M. Barroso a expliqué qu'à partir de 2014, conformément au nouveau cadre financier de l'UE, l'initiative des emprunts obligataires pour le financement de projets (project bonds) serait incorporée dans le plan « Interconnexion en Europe ».

Même si le prochain budget de l'UE pour 2014-2020 doit encore être adopté par le Parlement européen et les Etats membres de l'UE, M. Barroso a affirmé que les services de la Commission lanceraient déjà une phase pilote en utilisant jusqu'à 230 millions d'euros du budget actuel, et ce afin de lever des fonds à hauteur de 4,5 milliards d'euros dans le secteur privé.

Réutiliser de vieilles idées ?

EURACTIV a demandé à M. Barroso pourquoi il fallait tant de temps pour définir une proposition claire sur les project bonds, cette initiative ayant été annoncée l'an dernier (voir « Contexte »). Le président de la Commission a répondu que le processus était en train d'être accéléré et que les project bonds devaient initialement entrer en vigueur après 2014.

M. Barroso a rejeté l'idée selon laquelle l'UE recyclait de vieilles propositions. Il lui a en effet été demandé si « Interconnexion en Europe » était en réalité une nouvelle version du « paquet Barroso », présenté à la fin de son premier mandat, lorsque l'UE a alloué 5 milliards d'euros pour l'énergie propre, les interconnecteurs gaziers et le haut débit. Cet argent provenait de fonds européens non dépensés.

Il a insisté sur le fait que ce paquet de 5 milliards d'euros avait été un énorme succès et que l'Europe s'en inspirait aujourd'hui.

Les project bonds constitueront une nouvelle catégorie de titres sur le marché des capitaux, a précisé Olli Rehn, le commissaire en charge des affaires économiques et monétaires, qui s'est exprimé aux côtés de M. Barroso. Il a admis que la Commission devrait mettre en oeuvre ce nouvel instrument de manière progressive.

Partage des risques

« Ce que nous entendons par project bonds ? Imaginez un projet d'infrastructure avec un potentiel de revenus, une route à péage par exemple.
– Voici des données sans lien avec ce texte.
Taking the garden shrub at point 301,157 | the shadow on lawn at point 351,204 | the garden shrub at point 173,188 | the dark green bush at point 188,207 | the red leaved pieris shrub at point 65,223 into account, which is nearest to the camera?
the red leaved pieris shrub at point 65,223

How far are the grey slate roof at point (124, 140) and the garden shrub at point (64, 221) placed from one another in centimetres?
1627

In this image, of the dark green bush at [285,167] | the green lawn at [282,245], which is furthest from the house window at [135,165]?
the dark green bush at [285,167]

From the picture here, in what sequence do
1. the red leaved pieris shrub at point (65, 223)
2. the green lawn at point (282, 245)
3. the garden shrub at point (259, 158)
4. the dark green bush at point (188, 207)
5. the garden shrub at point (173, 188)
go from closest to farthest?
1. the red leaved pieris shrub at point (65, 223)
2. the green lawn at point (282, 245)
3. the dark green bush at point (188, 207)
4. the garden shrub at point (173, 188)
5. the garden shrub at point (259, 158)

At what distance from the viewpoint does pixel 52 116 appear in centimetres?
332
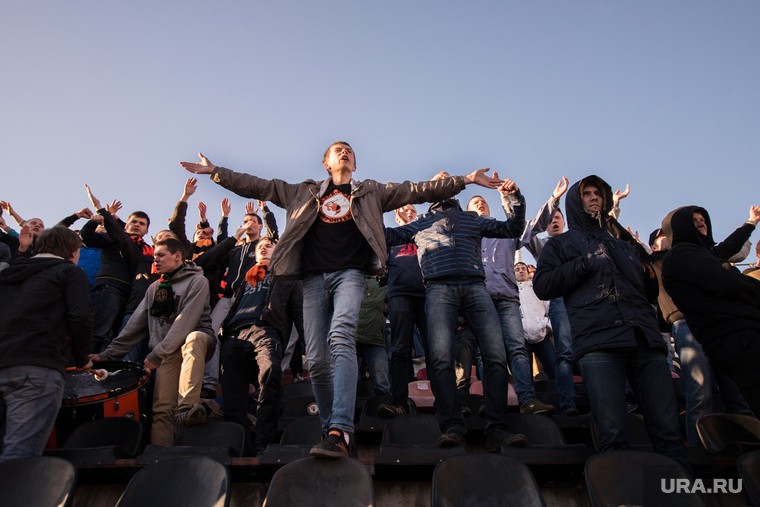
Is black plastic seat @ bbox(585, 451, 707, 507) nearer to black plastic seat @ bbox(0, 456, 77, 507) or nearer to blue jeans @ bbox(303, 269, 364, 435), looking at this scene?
blue jeans @ bbox(303, 269, 364, 435)

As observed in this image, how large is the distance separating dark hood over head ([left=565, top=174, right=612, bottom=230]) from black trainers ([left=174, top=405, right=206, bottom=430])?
326cm

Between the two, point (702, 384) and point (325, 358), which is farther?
point (702, 384)

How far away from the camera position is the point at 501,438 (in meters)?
3.63

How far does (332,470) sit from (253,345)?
6.52 feet

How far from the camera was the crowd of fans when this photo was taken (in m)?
3.34

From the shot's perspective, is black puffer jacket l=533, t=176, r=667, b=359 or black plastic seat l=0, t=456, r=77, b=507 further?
black puffer jacket l=533, t=176, r=667, b=359

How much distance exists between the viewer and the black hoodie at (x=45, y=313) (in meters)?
3.44

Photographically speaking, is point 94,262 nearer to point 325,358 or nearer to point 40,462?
point 40,462

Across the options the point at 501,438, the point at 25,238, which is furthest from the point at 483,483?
the point at 25,238

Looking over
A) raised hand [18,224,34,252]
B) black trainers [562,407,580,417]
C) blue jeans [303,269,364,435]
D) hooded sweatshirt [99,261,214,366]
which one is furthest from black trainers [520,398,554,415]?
raised hand [18,224,34,252]

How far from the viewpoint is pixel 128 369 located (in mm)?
4324

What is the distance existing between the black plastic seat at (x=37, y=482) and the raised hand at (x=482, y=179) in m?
3.16

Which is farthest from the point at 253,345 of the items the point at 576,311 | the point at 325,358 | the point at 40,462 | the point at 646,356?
the point at 646,356

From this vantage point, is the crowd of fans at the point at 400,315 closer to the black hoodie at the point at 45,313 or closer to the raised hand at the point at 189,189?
the black hoodie at the point at 45,313
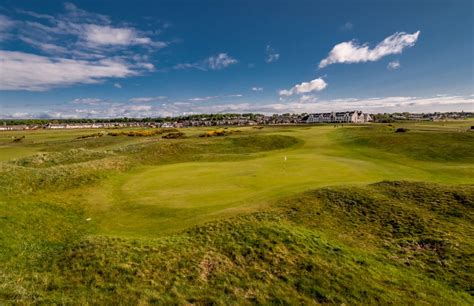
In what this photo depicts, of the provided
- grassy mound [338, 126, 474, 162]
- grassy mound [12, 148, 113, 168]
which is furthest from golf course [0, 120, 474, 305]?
grassy mound [338, 126, 474, 162]

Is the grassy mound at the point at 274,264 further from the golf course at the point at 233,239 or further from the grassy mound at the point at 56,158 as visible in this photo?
the grassy mound at the point at 56,158

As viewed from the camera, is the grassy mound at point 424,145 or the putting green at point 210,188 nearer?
the putting green at point 210,188

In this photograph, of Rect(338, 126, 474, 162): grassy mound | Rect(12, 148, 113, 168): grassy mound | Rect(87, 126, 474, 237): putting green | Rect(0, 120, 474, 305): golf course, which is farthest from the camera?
Rect(338, 126, 474, 162): grassy mound

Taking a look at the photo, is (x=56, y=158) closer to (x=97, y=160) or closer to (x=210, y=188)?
(x=97, y=160)

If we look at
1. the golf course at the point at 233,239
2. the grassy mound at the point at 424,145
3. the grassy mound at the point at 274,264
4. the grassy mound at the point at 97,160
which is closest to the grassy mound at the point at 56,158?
the grassy mound at the point at 97,160

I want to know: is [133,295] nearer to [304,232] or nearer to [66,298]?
[66,298]

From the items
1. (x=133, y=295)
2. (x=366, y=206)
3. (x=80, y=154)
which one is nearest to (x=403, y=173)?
(x=366, y=206)

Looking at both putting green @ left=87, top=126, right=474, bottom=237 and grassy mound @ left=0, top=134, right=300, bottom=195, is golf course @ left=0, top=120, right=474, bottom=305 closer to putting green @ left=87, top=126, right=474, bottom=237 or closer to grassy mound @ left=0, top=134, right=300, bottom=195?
putting green @ left=87, top=126, right=474, bottom=237

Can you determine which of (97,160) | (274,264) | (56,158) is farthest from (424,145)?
(56,158)
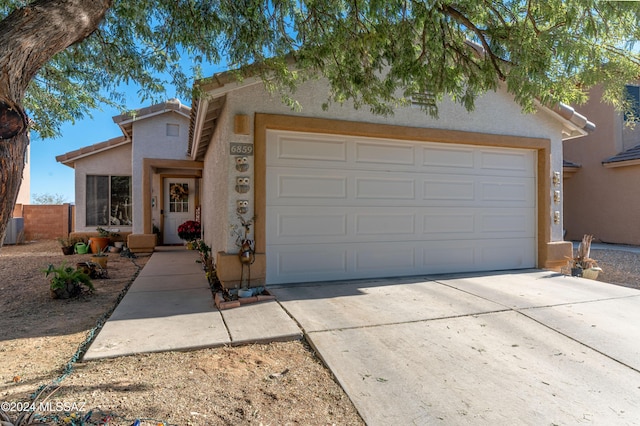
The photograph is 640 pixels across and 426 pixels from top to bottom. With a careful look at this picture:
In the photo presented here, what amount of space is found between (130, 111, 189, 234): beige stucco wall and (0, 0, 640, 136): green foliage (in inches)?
213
Il est souvent difficile pour les entreprises de lever suffisamment de fonds, en raison des risques liés à la nature à long terme de ce genre de projets.  Grâce à un montant prédéfini issu du budget de l'UE, nous pourrions aider les entreprises privées à attirer d'autres financements sur le marché des capitaux », a poursuivi M. Rehn.
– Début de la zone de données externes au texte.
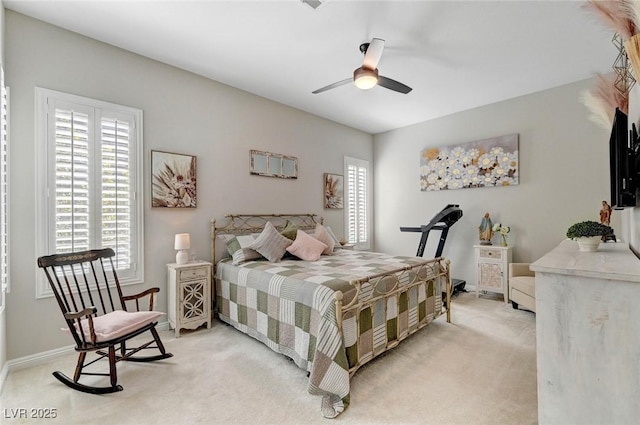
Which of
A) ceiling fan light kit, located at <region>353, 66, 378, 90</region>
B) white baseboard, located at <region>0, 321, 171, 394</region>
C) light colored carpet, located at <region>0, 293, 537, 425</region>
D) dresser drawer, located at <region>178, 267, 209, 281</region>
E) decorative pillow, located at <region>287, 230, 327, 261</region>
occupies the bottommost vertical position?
light colored carpet, located at <region>0, 293, 537, 425</region>

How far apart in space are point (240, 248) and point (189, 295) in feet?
2.54

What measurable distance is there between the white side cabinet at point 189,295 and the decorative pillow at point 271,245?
0.63m

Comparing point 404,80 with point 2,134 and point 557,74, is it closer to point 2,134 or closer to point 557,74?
point 557,74

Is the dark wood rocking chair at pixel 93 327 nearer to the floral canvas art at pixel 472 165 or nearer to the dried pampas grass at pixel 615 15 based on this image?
the dried pampas grass at pixel 615 15

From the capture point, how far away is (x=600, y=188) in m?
3.88

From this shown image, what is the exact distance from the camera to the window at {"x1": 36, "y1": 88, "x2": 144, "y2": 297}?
2703 millimetres

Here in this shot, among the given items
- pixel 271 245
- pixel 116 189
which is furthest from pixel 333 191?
pixel 116 189

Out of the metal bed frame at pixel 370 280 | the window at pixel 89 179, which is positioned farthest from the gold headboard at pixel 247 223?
the window at pixel 89 179

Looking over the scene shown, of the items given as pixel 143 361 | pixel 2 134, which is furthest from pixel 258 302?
pixel 2 134

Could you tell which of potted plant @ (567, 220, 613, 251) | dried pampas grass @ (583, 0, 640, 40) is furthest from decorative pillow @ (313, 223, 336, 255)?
dried pampas grass @ (583, 0, 640, 40)

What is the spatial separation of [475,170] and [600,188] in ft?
5.16

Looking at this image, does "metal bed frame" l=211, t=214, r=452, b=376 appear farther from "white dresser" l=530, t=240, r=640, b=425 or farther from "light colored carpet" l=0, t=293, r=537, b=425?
"white dresser" l=530, t=240, r=640, b=425

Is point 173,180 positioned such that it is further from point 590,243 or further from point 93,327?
point 590,243

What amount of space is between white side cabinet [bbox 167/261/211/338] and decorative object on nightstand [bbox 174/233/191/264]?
0.23ft
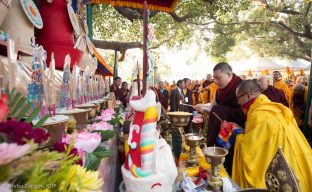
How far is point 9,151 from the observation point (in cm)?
33

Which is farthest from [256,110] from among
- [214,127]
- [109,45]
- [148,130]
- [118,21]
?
[118,21]

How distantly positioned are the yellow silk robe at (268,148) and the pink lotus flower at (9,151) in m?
1.87

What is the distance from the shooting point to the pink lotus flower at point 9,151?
1.08ft

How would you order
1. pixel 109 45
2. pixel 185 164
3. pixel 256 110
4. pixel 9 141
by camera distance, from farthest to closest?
pixel 109 45
pixel 256 110
pixel 185 164
pixel 9 141

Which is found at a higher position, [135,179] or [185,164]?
[135,179]

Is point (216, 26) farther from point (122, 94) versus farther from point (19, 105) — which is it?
point (19, 105)

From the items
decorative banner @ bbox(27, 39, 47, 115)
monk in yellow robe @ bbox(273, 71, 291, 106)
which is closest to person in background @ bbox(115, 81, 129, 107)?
monk in yellow robe @ bbox(273, 71, 291, 106)

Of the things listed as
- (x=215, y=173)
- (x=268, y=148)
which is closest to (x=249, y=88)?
(x=268, y=148)

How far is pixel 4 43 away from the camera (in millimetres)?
1438

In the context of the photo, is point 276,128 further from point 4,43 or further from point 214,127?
point 4,43

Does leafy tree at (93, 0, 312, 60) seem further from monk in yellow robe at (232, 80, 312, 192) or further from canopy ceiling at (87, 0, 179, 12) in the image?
monk in yellow robe at (232, 80, 312, 192)

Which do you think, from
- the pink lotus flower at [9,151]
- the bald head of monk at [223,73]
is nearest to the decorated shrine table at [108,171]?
the pink lotus flower at [9,151]

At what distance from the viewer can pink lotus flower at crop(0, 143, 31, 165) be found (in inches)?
12.9

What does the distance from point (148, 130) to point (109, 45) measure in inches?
256
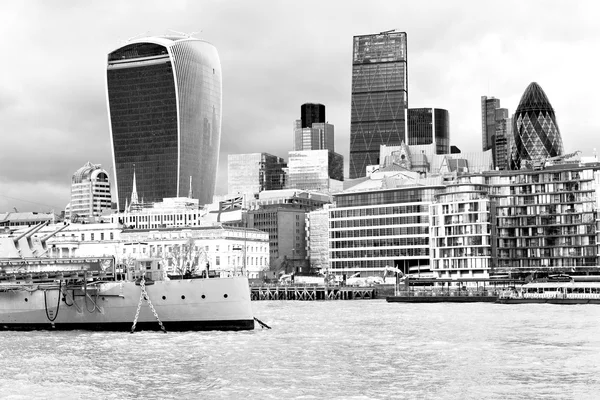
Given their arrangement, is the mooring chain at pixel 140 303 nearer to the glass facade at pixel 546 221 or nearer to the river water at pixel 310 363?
the river water at pixel 310 363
Tous les projets d'infrastructure ne pourront pas être financés via les project bonds, a-t-il précisé. Les techniques qui seront employées par la Banque européenne d'investissement ont déjà été éprouvées avec certains instruments existants, comme les garanties de crédit bancaire.

Cette technique s'appliquerait donc aux marchés des capitaux, aux fonds de pension ou aux compagnies d'assurance qui souhaitent investir sur le long terme, mais ne peuvent pas se permettre de prendre trop de risques, a-t-il expliqué.

La Banque européenne d'investissement sera notre partenaire du partage des risques, a-t-il affirmé. 

M. Rehn a terminé son intervention en déclarant que la Commission invitait le Conseil et le Parlement européens à considérer les project bonds comme « une priorité » et à adopter la phase pilote « rapidement et aussi tôt que possible ».